Learn R Programming

RcppPlanc (version 2.0.13)

onlineINMF: Perform Integrative Non-negative Matrix Factorization Using Online Learning

Description

Performs integrative non-negative matrix factorization (iNMF) (J.D. Welch, 2019, C. Gao, 2021) using online learning approach to return factorized \(H\), \(W\), and \(V\) matrices.
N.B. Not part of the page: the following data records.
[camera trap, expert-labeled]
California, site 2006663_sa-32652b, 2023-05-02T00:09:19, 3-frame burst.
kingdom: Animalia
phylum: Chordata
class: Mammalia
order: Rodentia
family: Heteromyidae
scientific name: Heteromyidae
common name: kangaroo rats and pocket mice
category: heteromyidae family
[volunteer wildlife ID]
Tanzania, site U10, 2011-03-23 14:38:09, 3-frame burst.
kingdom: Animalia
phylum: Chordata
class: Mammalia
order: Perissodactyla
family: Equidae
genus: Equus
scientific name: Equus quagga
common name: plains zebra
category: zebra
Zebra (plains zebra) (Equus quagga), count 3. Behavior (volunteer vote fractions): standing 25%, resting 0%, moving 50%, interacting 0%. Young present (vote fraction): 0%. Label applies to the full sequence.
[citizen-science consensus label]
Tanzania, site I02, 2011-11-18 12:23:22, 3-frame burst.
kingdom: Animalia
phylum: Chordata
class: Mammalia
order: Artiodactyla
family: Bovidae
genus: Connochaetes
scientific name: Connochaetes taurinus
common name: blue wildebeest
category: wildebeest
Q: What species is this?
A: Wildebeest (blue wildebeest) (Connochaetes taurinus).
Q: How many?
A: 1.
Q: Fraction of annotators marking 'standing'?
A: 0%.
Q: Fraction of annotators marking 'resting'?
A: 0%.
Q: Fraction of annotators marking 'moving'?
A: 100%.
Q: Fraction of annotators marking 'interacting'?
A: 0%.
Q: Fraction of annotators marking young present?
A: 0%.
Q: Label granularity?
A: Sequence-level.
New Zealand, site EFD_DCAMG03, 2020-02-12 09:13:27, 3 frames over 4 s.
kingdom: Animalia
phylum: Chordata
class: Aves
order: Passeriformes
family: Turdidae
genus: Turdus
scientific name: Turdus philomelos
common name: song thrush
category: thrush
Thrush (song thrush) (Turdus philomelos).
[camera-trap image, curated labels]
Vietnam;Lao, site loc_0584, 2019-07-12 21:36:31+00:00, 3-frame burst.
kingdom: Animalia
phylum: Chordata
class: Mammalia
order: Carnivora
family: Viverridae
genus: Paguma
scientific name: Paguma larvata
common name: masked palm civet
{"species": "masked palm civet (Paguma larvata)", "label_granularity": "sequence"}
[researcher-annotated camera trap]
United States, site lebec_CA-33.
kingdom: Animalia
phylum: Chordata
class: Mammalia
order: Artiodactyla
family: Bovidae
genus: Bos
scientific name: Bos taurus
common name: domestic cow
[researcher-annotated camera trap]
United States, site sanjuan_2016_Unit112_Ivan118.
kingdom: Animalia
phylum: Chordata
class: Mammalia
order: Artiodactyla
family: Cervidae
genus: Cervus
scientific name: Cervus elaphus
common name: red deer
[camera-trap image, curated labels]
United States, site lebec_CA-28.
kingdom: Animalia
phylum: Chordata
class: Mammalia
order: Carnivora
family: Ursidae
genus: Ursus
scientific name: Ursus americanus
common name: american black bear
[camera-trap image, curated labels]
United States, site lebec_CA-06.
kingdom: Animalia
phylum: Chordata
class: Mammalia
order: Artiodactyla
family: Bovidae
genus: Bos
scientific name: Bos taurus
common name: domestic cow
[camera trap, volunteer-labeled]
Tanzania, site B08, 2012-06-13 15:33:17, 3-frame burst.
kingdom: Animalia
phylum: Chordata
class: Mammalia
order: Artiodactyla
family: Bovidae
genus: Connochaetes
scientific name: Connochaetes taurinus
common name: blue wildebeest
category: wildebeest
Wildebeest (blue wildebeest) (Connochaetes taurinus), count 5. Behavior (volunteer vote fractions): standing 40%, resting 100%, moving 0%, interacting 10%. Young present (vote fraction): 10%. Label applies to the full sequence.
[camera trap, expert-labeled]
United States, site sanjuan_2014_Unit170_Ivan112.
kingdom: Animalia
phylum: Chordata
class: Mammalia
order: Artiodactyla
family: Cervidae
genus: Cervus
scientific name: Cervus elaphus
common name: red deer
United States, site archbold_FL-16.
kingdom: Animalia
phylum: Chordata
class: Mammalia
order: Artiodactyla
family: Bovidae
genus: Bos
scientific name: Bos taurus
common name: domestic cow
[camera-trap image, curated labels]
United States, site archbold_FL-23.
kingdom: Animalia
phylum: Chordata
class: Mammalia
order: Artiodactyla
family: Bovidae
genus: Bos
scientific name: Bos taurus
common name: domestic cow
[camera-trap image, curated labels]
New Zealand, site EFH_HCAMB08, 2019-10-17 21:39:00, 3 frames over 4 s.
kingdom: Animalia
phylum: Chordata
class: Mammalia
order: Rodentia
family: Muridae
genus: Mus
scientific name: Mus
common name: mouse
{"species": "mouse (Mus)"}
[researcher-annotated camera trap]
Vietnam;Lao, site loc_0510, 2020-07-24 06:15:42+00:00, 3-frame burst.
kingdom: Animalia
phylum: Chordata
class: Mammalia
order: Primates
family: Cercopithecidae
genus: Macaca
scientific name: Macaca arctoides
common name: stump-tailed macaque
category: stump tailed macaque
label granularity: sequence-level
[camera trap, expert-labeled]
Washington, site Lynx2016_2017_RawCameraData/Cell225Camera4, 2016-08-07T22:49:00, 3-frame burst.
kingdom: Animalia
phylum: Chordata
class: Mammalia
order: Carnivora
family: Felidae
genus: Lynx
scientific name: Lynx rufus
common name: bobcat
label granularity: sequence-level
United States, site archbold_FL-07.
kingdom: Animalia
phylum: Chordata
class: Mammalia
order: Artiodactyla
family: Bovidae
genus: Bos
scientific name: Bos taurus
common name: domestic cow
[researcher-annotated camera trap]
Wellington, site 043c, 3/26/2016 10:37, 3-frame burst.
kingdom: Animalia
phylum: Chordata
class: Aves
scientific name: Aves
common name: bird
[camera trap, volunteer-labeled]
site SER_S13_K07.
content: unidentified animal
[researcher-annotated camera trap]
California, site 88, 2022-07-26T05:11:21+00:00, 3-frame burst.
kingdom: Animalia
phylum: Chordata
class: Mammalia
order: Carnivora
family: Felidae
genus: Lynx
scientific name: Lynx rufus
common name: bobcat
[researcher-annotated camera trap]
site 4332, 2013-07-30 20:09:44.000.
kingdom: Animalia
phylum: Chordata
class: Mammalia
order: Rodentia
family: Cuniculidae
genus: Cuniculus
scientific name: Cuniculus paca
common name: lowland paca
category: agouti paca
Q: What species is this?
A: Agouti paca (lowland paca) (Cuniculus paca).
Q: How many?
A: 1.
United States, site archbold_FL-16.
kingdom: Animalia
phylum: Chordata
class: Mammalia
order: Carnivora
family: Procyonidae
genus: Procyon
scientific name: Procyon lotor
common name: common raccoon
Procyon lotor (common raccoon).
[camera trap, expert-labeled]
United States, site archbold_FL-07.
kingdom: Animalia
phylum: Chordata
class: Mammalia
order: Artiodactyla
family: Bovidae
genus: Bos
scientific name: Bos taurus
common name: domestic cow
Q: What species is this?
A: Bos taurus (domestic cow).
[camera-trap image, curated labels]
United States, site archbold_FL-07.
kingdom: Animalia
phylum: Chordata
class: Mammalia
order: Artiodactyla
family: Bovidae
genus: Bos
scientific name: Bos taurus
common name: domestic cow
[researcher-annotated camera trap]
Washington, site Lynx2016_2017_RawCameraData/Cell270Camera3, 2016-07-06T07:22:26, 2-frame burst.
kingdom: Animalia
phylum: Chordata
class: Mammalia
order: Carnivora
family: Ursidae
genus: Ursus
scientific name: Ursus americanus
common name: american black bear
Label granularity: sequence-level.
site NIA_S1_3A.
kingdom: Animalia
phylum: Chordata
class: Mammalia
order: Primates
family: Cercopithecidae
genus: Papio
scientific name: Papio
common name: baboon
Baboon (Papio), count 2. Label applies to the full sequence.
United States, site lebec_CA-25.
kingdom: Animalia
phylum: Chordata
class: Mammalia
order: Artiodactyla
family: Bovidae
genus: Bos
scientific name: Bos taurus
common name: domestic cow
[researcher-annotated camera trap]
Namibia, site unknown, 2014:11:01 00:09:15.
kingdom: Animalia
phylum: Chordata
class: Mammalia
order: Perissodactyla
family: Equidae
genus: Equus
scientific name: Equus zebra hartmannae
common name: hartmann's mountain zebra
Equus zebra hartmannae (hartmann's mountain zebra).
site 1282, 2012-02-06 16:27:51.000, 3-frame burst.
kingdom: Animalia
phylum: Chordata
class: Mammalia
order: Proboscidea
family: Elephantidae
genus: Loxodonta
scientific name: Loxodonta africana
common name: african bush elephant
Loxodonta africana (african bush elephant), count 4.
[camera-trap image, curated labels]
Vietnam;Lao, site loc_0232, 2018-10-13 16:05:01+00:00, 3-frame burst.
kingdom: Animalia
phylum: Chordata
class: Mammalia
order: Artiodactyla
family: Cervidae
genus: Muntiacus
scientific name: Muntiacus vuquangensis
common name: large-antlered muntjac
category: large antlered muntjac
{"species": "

The objective function is stated as

$$\arg\min_{H\ge0,W\ge0,V\ge0}\sum_{i}^{d}||E_i-(W+V_i)Hi||^2_F+ \lambda\sum_{i}^{d}||V_iH_i||_F^2$$

where \(E_i\) is the input non-negative matrix of the \(i\)'th dataset, \(d\) is the total number of datasets. \(E_i\) is of size \(m \times n_i\) for \(m\) features and \(n_i\) sample points, \(H_i\) is of size \(k \times n_i\), \(V_i\) is of size \(m \times k\), and \(W\) is of size \(m \times k\).

Different from inmf which optimizes the objective with ANLS approach, onlineINMF optimizes the same objective with online learning strategy, where it updates mini-batches of \(H_i\) solving the NNLS problem, and updates \(V_i\) and \(W\) with HALS multiplicative method.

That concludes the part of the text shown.